Deutschsprachiger Horror

... und das vier Tage vor meinem Geburtstag...Parallel dazu entdeckten andere europäische Staaten die Lust am Horror. Spanien etwa mit der [REC]-Serie, aus Schweden stammte das ungewöhnliche Vampirdrama "So finster die Nacht", Norwegen schickte die Pseudo-Dokumentation "Trollhunter" ins Rennen und selbst Island machte mit dem Slasherfilm "Reykjavik Whale Watching Massacre" auf sich aufmerksam. Der Horrorboom beflügelte sogar die dem Genre eher abschätzig gegenüberstehenden Deutschen und Österreicher. Mit "Creep", "Anatomie" oder "Flashback - Tödliche Ferien" gelangten einige Genreproduktionen aus Deutschland in die Kinos und Österreich sprang 2006 mit Andreas Prochaskas Slasherfilm "In 3 Tagen bist du tot" auf den fahrenden Zug auf.

Den bedeutendsten neuen Trend lösten aber die Filmserien "Saw" und "Hostel" aus, den oft als "Torture Porn" bezeichneten modernen Splatterfilm. Während die Spezialeffekte älterer Werke wie "Tanz der Teufel" oder Jörg Buttgereits geradezu putziger "Nekromantik"-Reihe nur mit viel Phantasie als realistisch eingestuft werden konnten, perfektionierte die jüngere Garde der Horrorfilmer rund um Eli Roth das Spiel mit dem Realismus. In Großaufnahme und technisch perfekt, werden Menschen malträtiert oder zerstückelt. Entsprechend sorgten diese Filme für weitgehende Ablehnung und offene Abscheu vieler Kritiker und der Massenmedien. Abseits absurder Vorwürfe wie jenem, die ersten beiden "Hostel"-Teile würden Osteuropa diffamieren, hinterlassen derlei Filme die Frage, welche Grenzen es nach ihnen noch auszuloten gäbe. Einen vorläufigen Höhepunkt an Überschreitung sämtlicher Tabus stellte "A Serbian Film" von Srdjan Spasojević dar.

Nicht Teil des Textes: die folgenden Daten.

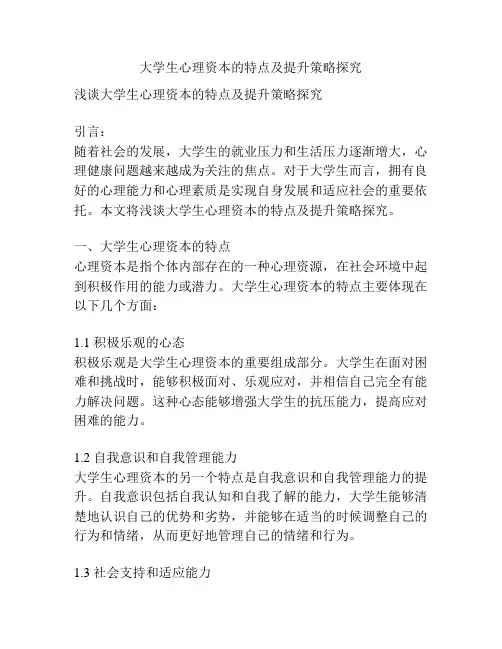 大学生心理资本的特点及提升策略探究

浅谈大学生心理资本的特点及提升策略探究

引言：
随着社会的发展，大学生的就业压力和生活压力逐渐增大，心理健康问题越来越成为关注的焦点。对于大学生而言，拥有良好的心理能力和心理素质是实现自身发展和适应社会的重要依托。本文将浅谈大学生心理资本的特点及提升策略探究。

一、大学生心理资本的特点
心理资本是指个体内部存在的一种心理资源，在社会环境中起到积极作用的能力或潜力。大学生心理资本的特点主要体现在以下几个方面：

1.1 积极乐观的心态
积极乐观是大学生心理资本的重要组成部分。大学生在面对困难和挑战时，能够积极面对、乐观应对，并相信自己完全有能力解决问题。这种心态能够增强大学生的抗压能力，提高应对困难的能力。

1.2 自我意识和自我管理能力
大学生心理资本的另一个特点是自我意识和自我管理能力的提升。自我意识包括自我认知和自我了解的能力，大学生能够清楚地认识自己的优势和劣势，并能够在适当的时候调整自己的行为和情绪，从而更好地管理自己的情绪和行为。

1.3 社会支持和适应能力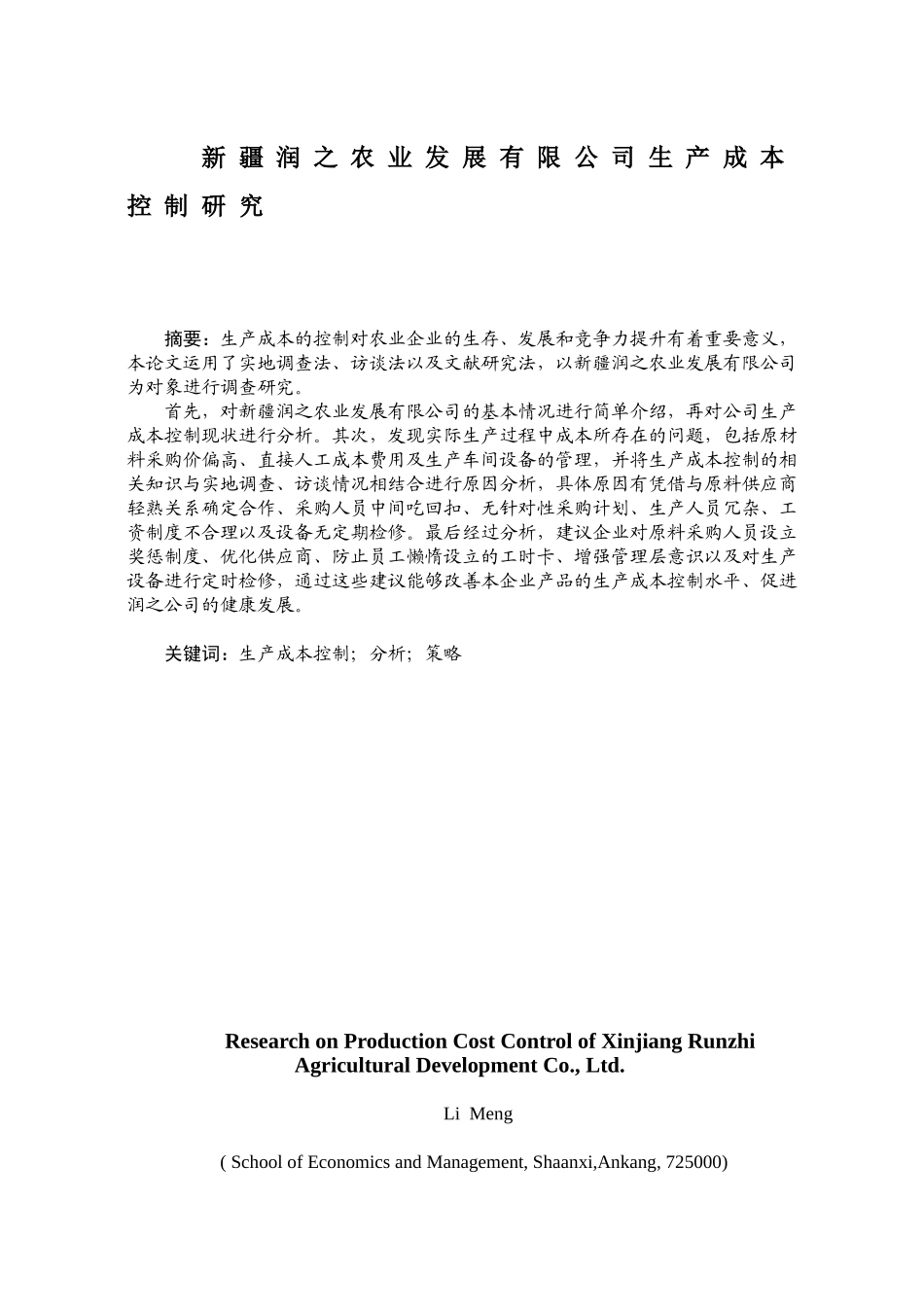 新疆润之农业发展有限公司生产成本控制研究

摘要：生产成本的控制对农业企业的生存、发展和竞争力提升有着重要意义，本论文运用了实地调查法、访谈法以及文献研究法，以新疆润之农业发展有限公司为对象进行调查研究。

首先，对新疆润之农业发展有限公司的基本情况进行简单介绍，再对公司生产成本控制现状进行分析。其次，发现实际生产过程中成本所存在的问题，包括原材料采购价偏高、直接人工成本费用及生产车间设备的管理，并将生产成本控制的相关知识与实地调查、访谈情况相结合进行原因分析，具体原因有凭借与原料供应商轻熟关系确定合作、采购人员中间吃回扣、无针对性采购计划、生产人员冗杂、工资制度不合理以及设备无定期检修。最后经过分析，建议企业对原料采购人员设立奖惩制度、优化供应商、防止员工懒惰设立的工时卡、增强管理层意识以及对生产设备进行定时检修，通过这些建议能够改善本企业产品的生产成本控制水平、促进润之公司的健康发展。

关键词：生产成本控制；分析；策略

Research on Production Cost Control of Xinjiang Runzhi Agricultural Development Co., Ltd.

Li Meng

( School of Economics and Management, Shaanxi,Ankang, 725000)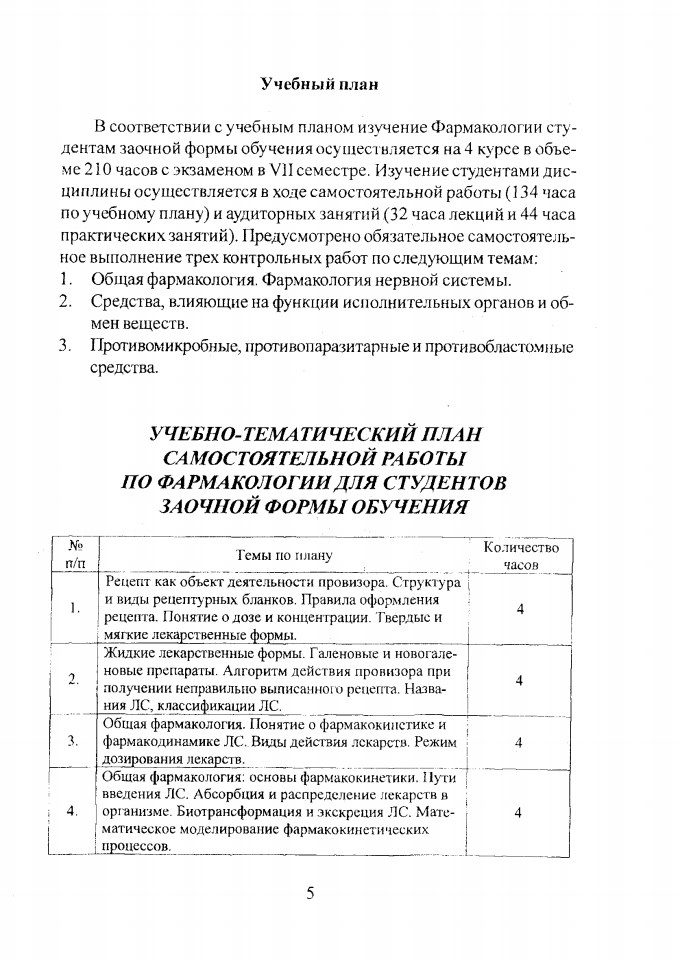 Учебный план

В соответствии с учебным планом изучение Фармакологии студентам заочной формы обучения осуществляется на 4 курсе в объеме 210 часов с экзаменом в VII семестре. Изучение студентами дисциплины осуществляется в ходе самостоятельной работы (134 часа по учебному плану) и аудиторных занятий (32 часа лекций и 44 часа практических занятий). Предусмотрено обязательное самостоятельное выполнение трех контрольных работ по следующим темам:
1. Общая фармакология. Фармакология нервной системы.
2. Средства, влияющие на функции исполнительных органов и обмен веществ.
3. Противомикробные, противопаразитарные и противобластомные средства.

УЧЕБНО-ТЕМАТИЧЕСКИЙ ПЛАН САМОСТОЯТЕЛЬНОЙ РАБОТЫ ПО ФАРМАКОЛОГИИ ДЛЯ СТУДЕНТОВ ЗАОЧНОЙ ФОРМЫ ОБУЧЕНИЯ

| № п/п | Темы по плану | Количество часов |
|---|---|---|
| 1. | Рецепт как объект деятельности провизора. Структура и виды рецептурных бланков. Правила оформления рецепта. Понятие о дозе и концентрации. Твердые и мягкие лекарственные формы. | 4 |
| 2. | Жидкие лекарственные формы. Галеновые и новогаленовые препараты. Алгоритм действия провизора при получении неправильно выписанного рецепта. Названия ЛС, классификации ЛС. | 4 |
| 3. | Общая фармакология. Понятие о фармакокинетике и фармакодинамике ЛС. Виды действия лекарств. Режим дозирования лекарств. | 4 |
| 4. | Общая фармакология: основы фармакокинетики. Пути введения ЛС. Абсорбция и распределение лекарств в организме. Биотрансформация и экскреция ЛС. Математическое моделирование фармакокинетических процессов. | 4 |

5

Weniger ruppig und kontrovers geht es in Horrorkomödien wie "Shaun of the Dead" oder "Attack the Block" zu. Hierbei wird die Gewalt durch augenzwinkernde Ironie abgeschwächt und reizt auf Grund der grotesken Darstellung zum Lachen.

Erfreulicherweise bietet der moderne Horrorfilm praktisch für alle Geschmäcker das Passende und kann auf eine international vernetzte Fangemeinde verweisen, die dafür sorgt, dass dem Genre - um im treffenden Jargon zu bleiben - ständig frisches Blut zugeführt wird.